Citing the sociologist Charles Perrow, Dossey describes the nature of a "tightly coupled system." In loosely coupled systems -- such as a lawnmower's gasoline engine -- the parts are relatively autonomous and can be individually replaced when they malfunction. We are becoming increasingly familiar with the interdependence of more tightly coupled systems, often learning the hard way. In "The Logic of Failure," for example, Dietrich Dorner described a city council which attempted to limit noise and air pollution by lowering the speed limit and installing speed bumps.

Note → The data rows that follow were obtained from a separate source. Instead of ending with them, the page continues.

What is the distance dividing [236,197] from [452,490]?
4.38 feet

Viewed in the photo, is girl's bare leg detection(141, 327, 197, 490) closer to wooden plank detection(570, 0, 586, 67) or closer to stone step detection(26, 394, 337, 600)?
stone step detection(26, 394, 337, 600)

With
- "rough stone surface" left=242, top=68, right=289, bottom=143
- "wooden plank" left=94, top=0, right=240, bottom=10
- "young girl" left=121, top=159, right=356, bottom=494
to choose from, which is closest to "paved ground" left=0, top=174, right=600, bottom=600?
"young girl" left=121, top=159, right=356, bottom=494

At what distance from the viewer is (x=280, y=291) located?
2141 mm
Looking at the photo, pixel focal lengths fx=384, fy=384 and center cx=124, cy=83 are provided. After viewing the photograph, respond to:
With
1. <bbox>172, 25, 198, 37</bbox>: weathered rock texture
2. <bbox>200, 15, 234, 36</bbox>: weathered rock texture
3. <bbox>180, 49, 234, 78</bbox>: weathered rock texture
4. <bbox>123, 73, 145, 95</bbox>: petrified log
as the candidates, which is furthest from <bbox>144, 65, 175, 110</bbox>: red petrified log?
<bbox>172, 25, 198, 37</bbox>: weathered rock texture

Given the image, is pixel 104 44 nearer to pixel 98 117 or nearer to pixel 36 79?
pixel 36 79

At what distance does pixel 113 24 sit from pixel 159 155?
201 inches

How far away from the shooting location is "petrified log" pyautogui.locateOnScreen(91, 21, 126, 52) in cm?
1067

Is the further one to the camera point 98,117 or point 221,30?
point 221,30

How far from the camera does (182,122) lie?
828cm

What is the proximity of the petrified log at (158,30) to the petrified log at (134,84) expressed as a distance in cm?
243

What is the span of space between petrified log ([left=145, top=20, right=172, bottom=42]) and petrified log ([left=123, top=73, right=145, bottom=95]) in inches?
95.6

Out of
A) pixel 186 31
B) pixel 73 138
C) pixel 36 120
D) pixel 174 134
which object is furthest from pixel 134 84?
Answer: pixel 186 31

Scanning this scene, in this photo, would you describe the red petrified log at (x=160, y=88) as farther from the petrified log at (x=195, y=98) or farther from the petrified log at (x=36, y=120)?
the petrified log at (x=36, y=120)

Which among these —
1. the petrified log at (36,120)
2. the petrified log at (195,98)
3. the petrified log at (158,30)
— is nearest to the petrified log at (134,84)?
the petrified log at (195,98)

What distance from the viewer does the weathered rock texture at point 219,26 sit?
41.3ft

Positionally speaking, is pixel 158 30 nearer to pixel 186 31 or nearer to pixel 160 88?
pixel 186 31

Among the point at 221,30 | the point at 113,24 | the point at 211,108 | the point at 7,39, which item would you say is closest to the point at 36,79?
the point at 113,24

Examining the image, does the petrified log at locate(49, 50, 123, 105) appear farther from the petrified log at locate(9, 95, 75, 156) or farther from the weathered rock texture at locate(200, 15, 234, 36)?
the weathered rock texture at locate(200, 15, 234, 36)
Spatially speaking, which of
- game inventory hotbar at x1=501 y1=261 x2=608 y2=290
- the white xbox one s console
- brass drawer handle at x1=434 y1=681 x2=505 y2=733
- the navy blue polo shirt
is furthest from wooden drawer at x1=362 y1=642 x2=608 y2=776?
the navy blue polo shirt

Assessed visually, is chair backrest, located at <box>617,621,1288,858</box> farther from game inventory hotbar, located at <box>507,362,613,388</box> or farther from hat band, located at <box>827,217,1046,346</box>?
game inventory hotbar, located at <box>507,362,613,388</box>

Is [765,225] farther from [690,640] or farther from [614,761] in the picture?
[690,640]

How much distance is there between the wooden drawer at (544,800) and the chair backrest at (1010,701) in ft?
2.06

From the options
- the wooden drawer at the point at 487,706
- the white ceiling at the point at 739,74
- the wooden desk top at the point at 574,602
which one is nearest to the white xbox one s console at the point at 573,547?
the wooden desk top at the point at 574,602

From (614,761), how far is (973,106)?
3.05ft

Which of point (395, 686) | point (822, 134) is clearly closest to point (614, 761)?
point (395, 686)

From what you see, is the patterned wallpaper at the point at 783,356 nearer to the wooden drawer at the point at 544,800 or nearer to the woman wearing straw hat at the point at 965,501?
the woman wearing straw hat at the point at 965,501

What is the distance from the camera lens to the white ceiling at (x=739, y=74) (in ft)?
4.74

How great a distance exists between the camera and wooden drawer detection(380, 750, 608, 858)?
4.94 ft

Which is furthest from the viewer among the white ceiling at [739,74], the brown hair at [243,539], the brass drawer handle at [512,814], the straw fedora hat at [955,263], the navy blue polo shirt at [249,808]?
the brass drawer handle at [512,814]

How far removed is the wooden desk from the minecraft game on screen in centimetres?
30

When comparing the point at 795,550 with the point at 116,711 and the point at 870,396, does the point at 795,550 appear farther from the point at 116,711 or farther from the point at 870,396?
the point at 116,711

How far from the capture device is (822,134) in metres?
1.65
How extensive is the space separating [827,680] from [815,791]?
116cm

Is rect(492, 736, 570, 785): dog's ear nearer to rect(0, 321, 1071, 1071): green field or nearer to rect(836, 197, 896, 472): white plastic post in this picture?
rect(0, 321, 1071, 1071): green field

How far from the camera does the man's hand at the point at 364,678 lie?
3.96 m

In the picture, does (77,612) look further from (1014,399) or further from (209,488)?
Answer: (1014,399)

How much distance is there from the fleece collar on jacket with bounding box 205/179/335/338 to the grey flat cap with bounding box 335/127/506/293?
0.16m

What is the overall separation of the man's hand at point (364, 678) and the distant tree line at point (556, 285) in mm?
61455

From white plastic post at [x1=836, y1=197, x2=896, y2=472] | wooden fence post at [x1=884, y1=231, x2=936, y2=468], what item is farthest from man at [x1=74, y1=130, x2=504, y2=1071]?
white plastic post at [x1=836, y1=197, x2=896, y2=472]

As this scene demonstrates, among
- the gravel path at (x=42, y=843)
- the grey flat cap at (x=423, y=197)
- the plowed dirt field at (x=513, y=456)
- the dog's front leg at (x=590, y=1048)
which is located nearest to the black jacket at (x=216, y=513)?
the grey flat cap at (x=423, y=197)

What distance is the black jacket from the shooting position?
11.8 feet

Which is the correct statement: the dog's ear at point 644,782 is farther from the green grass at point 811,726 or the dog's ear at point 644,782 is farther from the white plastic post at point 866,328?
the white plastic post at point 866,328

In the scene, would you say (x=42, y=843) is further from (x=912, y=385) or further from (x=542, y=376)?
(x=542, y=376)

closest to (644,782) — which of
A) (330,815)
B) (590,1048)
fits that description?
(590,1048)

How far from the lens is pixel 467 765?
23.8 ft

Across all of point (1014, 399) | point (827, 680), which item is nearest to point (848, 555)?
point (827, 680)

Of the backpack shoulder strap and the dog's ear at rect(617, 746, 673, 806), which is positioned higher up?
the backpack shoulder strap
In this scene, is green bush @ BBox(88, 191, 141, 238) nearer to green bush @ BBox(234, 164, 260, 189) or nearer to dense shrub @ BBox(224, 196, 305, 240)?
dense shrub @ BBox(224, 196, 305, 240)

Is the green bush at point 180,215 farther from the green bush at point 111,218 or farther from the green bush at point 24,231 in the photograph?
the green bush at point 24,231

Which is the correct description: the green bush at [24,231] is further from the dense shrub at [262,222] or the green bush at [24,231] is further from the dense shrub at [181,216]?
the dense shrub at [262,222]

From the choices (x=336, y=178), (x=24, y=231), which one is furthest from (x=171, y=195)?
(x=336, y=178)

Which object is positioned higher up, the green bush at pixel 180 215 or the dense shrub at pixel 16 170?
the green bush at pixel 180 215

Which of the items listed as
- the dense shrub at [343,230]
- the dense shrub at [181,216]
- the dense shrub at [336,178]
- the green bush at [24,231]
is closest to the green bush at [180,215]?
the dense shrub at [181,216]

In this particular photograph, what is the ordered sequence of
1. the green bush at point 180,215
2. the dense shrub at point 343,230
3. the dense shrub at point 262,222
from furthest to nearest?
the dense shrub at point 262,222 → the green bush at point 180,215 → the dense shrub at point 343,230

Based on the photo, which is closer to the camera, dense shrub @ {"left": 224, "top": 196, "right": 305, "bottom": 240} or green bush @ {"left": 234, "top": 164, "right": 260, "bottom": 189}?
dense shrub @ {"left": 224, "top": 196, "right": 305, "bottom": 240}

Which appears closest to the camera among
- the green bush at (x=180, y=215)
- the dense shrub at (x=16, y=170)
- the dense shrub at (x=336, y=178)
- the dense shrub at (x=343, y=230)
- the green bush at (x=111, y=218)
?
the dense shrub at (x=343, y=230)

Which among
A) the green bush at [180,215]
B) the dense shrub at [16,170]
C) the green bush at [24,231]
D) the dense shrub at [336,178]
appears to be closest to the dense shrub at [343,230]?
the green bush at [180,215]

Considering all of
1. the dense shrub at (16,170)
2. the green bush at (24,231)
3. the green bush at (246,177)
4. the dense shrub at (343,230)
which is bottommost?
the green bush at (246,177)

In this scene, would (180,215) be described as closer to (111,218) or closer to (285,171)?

The unintended effects: Cars were forced to travel in lower gear -- producing more noise and exhaust, increased travel time produced increased congestion, and eventually people began to prefer shopping at outlying malls -- leading to economic failure of the downtown area.
Tightly coupled systems -- such as the human body -- are highly interdependent, where a malfunction can create an entirely unpredictable cascading effect. Dossey illustrates how giving orders with prayers can invite disaster. We could pray to rack up our immune systems, for example, and overdo it. Since it's difficult to predict all the complexities of healing, he suggests resorting to the age-old invitation of leaving the details to a higher power.
One of my favorite sections of this book is entitled "Reversing Medical Curses Through Prayer." He does acknowledge that doctors don't usually intend to do us in; nonetheless, the harm is real: "Medical curses such as 'It's your funeral,'" he writes, "'You're a walking time bomb,' 'You should have had surgery yesterday,' 'There's nothing more I can do,' and so on, are not uncommon." A spiritual approach can counter the impact of such harmful and influential statements. For example, Dr. Thomas Oxman and colleagues at Dartmouth Medical School found that the factor most highly correlated with survival and a positive post-operative course after surgery was the degree of spiritual meaning in the patient's life.
In such a situation you would do well to ask yourself, "How can I participate in my recovery and not be a victim?" "What is my purpose?" "What is meaningful to me?" "How might I make a difference in the world?"